Ysella’s smile softened, never mocking. “Of course you are, darling. You’ve just learned how to wear it well.”
I swallowed hard. “What do you want from me?”
Syra’s amusement faded. She stepped closer. “Someone tried to sever you from your thread.”
“Not just hide it,” her sister added quietly. “Cut it clean. Like snipping the roots off a flower and expecting it to bloom. Her eyes met mine with something like pity. “You're a Weaver, Lily. But you cannot reach your magic. Can you?”
“I don't understand,” I whispered. “There is no magic in my time. If I'm a Weaver, why can't I—”

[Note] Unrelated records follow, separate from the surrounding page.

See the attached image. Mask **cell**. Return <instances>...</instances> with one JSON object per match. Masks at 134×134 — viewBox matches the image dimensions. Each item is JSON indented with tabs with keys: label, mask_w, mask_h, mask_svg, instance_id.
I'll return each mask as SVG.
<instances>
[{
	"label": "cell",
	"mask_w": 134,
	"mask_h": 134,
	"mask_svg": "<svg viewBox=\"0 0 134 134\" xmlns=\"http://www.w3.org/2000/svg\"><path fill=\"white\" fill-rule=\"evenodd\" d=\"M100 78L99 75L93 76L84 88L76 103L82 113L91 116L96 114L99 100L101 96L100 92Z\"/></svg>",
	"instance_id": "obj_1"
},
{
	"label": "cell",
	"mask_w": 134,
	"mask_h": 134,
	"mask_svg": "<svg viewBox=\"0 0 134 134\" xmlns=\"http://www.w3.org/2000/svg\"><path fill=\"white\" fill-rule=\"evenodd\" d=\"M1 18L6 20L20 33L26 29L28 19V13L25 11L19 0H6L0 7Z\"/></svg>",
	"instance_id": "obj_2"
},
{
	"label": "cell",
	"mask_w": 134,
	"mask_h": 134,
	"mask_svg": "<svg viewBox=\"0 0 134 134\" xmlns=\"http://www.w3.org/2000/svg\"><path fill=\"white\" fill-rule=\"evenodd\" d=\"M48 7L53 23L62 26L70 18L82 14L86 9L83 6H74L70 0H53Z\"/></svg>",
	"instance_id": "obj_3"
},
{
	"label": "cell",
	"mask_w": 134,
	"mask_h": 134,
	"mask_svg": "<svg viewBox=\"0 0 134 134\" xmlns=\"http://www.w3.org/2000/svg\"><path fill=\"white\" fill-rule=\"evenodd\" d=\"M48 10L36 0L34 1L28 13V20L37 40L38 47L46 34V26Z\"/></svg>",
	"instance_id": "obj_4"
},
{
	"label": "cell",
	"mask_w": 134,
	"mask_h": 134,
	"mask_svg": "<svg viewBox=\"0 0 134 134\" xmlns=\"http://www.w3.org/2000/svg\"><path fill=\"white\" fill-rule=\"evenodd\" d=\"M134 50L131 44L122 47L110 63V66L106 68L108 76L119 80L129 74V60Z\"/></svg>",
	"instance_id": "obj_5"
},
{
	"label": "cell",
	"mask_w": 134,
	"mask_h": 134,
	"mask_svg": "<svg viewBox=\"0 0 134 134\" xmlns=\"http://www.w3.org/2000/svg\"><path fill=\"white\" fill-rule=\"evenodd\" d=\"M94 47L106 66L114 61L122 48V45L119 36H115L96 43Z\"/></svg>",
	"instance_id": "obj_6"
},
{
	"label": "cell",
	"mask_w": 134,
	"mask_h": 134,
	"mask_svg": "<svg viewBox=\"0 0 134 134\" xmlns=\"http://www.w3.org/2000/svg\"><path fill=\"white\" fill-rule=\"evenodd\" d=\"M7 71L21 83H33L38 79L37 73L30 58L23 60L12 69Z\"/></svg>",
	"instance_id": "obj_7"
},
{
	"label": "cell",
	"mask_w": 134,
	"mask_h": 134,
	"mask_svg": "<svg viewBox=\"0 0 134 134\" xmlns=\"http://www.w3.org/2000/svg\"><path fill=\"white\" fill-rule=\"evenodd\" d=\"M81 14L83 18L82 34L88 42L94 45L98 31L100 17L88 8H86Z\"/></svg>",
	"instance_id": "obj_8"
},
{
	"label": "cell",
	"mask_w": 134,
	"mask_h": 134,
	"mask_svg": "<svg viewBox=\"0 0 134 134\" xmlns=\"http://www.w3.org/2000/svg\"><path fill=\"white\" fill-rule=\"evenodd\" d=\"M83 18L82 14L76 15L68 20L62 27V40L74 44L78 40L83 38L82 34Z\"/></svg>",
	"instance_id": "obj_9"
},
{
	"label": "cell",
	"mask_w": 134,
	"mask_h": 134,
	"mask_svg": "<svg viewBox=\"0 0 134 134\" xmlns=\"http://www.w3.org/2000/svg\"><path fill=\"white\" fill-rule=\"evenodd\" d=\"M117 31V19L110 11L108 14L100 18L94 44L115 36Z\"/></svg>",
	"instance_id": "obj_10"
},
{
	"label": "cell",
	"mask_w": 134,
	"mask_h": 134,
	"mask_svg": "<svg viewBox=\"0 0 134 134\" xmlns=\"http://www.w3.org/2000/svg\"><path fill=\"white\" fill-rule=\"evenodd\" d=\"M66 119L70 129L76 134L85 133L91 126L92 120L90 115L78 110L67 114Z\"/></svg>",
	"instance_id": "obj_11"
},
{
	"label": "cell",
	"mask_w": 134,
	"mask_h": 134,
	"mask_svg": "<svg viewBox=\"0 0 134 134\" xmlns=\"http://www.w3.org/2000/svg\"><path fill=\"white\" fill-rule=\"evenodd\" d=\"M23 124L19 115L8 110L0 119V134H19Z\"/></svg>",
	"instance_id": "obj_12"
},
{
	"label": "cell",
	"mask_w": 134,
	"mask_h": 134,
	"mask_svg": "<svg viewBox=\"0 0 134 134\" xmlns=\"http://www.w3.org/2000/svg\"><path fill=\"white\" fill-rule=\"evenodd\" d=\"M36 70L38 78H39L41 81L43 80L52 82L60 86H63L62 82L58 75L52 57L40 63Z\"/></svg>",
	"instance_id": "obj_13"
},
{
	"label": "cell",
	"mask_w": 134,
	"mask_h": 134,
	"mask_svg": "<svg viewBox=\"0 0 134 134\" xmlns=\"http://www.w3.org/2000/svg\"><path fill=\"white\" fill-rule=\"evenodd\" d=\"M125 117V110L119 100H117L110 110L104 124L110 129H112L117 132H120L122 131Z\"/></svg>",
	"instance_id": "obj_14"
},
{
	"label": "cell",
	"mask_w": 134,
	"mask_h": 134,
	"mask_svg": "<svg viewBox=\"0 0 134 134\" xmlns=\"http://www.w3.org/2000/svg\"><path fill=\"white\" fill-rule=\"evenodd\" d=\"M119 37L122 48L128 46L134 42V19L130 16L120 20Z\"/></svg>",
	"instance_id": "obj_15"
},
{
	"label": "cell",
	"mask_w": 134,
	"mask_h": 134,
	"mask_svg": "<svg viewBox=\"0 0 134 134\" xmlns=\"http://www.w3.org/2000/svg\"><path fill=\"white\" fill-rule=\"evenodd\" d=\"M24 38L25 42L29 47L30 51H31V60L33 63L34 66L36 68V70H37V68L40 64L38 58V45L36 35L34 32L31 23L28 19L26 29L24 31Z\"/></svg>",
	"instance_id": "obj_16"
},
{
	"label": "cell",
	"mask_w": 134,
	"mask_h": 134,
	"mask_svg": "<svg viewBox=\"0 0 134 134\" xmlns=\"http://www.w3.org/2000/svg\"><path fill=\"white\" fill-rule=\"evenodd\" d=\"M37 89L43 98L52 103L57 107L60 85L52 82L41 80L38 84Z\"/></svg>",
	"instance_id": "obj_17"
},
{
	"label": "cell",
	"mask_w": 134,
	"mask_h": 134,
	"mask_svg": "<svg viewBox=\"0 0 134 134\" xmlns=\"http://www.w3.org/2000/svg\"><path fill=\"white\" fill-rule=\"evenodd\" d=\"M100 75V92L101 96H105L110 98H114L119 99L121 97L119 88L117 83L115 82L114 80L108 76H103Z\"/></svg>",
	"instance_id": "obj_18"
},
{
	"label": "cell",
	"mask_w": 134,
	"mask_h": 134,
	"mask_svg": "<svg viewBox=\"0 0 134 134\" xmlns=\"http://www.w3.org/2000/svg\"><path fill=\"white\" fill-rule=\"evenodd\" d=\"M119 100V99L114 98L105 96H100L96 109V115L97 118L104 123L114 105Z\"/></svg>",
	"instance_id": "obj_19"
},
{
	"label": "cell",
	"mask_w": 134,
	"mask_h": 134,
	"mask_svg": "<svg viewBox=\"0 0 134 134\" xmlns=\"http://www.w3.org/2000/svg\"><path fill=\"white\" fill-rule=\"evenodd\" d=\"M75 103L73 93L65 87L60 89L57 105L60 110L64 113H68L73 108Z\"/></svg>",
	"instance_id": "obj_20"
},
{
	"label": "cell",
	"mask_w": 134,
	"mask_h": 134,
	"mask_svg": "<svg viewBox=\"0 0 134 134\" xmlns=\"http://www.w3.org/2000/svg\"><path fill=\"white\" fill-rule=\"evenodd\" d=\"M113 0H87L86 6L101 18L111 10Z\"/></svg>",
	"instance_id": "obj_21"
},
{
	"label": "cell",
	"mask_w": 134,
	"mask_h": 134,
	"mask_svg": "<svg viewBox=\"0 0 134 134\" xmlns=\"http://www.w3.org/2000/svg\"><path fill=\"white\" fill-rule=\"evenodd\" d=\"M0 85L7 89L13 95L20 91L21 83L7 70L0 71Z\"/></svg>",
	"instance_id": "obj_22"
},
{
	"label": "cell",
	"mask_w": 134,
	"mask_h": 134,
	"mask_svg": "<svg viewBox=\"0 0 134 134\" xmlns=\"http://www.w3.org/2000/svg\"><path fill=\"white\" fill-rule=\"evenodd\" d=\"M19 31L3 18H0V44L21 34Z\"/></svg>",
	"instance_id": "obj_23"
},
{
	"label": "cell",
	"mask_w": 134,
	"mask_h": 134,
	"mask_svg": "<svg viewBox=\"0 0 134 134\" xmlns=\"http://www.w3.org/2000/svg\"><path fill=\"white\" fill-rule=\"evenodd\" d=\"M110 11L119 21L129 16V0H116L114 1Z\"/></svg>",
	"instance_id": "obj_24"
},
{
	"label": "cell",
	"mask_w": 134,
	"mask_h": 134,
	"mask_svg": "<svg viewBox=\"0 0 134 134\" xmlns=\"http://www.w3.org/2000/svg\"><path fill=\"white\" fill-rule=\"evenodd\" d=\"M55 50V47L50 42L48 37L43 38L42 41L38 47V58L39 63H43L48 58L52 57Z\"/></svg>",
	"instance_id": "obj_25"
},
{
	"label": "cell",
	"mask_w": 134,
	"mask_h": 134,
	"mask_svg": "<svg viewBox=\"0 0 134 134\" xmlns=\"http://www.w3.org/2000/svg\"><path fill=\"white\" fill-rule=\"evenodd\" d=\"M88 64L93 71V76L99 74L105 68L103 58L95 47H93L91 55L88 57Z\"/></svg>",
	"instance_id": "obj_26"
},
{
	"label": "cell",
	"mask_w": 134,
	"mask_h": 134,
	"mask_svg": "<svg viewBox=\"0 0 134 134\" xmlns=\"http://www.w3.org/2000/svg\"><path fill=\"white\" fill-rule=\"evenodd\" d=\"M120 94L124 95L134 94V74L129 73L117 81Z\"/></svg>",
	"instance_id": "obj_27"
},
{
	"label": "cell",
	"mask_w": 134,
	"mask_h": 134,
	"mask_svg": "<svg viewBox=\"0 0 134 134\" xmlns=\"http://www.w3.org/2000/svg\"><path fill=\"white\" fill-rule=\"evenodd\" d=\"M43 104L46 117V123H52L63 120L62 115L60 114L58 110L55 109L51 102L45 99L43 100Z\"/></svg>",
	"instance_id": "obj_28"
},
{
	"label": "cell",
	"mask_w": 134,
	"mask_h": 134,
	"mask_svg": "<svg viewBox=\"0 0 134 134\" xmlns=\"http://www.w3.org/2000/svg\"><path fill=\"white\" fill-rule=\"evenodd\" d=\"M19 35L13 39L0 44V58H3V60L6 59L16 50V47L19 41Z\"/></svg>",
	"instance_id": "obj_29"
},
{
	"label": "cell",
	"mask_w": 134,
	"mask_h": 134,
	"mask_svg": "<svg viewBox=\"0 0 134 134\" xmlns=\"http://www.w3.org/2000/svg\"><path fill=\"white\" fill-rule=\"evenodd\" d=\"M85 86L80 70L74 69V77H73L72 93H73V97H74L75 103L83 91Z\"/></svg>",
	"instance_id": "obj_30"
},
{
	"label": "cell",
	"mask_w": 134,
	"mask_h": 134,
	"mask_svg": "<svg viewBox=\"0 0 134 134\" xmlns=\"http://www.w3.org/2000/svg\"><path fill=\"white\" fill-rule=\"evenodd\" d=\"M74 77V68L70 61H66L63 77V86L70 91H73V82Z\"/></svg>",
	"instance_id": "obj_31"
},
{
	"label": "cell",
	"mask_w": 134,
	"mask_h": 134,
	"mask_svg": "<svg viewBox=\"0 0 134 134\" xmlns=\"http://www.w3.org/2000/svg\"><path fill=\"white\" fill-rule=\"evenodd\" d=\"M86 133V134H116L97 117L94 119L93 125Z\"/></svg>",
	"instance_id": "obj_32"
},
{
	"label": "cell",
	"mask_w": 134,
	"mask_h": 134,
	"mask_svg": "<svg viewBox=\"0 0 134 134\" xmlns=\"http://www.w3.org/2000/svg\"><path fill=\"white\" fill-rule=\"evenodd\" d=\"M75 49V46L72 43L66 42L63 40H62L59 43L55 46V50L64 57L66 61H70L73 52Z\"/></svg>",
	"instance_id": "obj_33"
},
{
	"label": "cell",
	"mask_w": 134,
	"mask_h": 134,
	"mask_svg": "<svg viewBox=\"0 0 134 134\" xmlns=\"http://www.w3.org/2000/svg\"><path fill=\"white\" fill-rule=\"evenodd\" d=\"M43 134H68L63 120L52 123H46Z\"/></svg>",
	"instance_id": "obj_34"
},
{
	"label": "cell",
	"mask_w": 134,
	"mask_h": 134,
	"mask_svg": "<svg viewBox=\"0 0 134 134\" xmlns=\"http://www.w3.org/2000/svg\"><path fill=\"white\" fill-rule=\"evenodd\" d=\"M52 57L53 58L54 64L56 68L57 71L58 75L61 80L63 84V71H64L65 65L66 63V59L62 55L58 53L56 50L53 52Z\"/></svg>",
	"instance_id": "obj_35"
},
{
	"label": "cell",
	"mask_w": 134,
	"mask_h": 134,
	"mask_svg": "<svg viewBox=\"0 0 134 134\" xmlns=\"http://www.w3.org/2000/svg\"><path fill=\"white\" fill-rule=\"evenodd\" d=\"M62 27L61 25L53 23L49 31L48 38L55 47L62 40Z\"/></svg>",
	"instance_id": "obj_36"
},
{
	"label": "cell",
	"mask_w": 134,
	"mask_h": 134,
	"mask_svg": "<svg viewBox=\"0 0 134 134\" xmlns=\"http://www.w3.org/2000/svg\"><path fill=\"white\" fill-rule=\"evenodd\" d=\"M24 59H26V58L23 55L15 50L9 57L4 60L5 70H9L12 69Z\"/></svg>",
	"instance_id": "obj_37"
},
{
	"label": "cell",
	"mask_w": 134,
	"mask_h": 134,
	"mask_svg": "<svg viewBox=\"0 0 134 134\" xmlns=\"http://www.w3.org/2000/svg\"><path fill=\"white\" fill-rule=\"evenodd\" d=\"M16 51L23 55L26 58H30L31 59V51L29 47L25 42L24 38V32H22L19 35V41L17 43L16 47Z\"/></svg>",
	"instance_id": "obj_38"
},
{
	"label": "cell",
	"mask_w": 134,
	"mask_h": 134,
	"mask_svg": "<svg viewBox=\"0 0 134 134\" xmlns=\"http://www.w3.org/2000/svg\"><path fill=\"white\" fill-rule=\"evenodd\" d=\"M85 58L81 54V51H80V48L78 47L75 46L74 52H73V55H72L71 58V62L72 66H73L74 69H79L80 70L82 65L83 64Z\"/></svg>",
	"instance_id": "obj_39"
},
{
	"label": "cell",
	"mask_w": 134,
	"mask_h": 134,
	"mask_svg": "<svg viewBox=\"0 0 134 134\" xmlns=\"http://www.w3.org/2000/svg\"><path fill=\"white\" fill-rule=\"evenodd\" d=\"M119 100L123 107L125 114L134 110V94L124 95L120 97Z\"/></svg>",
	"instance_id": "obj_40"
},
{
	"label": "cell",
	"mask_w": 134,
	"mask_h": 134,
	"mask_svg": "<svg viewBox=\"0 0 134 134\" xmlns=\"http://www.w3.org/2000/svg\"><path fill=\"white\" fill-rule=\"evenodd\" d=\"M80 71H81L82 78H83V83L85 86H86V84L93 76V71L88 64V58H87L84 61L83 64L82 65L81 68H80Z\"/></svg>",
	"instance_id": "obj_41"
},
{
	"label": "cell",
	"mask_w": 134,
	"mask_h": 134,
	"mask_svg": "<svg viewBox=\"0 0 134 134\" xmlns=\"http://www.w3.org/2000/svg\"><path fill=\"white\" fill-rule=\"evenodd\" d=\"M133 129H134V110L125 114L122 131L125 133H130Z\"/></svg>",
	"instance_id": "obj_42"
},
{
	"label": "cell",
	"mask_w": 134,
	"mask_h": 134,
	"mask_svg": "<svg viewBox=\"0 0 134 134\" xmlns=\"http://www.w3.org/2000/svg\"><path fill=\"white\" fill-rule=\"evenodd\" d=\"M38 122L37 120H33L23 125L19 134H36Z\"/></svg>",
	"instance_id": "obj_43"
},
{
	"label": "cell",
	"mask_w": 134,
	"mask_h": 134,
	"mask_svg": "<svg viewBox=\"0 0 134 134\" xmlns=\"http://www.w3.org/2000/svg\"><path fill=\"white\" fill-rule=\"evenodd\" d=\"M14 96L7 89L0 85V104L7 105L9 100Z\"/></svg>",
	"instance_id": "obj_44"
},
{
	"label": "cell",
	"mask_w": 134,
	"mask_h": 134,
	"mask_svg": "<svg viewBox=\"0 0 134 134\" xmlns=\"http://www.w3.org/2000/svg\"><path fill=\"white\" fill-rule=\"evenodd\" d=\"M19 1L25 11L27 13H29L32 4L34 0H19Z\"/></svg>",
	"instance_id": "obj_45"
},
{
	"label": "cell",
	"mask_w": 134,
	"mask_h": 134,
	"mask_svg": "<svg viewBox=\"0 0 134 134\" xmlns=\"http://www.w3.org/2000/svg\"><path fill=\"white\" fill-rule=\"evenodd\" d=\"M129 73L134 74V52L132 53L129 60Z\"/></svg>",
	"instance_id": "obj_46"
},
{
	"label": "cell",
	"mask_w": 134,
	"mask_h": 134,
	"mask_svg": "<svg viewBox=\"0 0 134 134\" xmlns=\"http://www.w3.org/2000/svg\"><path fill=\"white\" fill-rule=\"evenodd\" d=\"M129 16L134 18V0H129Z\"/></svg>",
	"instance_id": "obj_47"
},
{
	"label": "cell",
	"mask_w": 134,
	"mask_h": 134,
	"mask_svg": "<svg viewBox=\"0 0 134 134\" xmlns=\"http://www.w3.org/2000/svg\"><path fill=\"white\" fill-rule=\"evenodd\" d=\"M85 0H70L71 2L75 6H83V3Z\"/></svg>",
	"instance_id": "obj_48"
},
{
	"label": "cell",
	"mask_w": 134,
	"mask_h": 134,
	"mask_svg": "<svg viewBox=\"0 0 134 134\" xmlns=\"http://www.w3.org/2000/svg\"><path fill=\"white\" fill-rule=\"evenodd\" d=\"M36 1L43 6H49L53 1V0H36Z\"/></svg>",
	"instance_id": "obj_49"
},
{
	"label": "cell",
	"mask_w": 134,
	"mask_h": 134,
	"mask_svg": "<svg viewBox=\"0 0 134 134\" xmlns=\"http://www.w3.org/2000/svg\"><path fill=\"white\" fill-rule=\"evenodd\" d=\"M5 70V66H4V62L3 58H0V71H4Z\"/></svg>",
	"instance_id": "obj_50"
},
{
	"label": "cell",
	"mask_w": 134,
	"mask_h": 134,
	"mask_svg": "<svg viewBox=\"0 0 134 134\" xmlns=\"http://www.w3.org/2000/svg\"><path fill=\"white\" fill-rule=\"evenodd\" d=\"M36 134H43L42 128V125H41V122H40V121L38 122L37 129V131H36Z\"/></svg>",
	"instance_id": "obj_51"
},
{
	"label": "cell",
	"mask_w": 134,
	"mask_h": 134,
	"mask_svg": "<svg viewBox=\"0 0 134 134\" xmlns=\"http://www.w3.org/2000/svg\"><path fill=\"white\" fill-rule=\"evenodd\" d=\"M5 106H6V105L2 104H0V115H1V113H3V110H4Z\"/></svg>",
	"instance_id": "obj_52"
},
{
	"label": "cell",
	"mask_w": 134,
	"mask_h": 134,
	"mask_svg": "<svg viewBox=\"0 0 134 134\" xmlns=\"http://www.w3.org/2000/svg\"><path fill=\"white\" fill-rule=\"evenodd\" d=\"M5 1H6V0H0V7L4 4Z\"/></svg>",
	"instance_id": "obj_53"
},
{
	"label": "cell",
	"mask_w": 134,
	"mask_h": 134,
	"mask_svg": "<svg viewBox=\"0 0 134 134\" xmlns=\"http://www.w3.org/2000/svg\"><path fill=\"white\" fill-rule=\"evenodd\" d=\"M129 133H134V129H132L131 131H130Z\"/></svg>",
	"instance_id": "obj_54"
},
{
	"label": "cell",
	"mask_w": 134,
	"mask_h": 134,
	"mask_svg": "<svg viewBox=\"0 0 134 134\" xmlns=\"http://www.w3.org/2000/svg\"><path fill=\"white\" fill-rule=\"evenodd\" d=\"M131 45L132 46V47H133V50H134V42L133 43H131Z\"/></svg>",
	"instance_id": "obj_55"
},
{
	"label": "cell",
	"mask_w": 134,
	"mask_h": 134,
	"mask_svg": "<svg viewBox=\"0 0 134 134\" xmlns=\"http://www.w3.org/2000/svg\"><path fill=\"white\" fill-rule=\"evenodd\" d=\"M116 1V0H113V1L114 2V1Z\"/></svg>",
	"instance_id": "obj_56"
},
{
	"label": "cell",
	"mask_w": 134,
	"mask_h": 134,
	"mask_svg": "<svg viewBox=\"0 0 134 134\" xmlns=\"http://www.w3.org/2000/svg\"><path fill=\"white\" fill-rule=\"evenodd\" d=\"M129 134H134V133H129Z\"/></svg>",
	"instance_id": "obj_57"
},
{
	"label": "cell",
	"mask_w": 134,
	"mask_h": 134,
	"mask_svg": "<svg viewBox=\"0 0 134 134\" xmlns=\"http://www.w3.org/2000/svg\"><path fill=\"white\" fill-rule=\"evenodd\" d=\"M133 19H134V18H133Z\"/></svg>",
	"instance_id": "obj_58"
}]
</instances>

But even as the words spilled out, something inside me recoiled. Because I had seen things. The glowing threads in the woods. The way the air shimmered around Marigold. The pull I couldn’t name.
I’d spent my life believing I was ordinary.
But now, surrounded by witches and candlelight, by the scent of smoke and earth, by two ancient women who looked at me like I was a tapestry they’d once helped weave—I understood.
I wasn’t lost.
I’d simply been hidden. Stitched out of sight until now.
Gran’s words echoed through me. Trust yourself. Trust your instincts, even when logic tells you otherwise. Especially then.